START DATASET RECORDS

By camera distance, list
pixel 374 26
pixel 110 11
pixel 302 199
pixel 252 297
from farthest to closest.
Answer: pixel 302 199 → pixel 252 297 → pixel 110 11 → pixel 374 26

END DATASET RECORDS

**DIRECTIVE:** Copy the listing above line for line, without changing anything.

**OUTPUT FOR THIS EXERCISE:**
By camera distance, list
pixel 374 26
pixel 110 11
pixel 302 199
pixel 252 297
from farthest to closest.
Answer: pixel 302 199 → pixel 252 297 → pixel 110 11 → pixel 374 26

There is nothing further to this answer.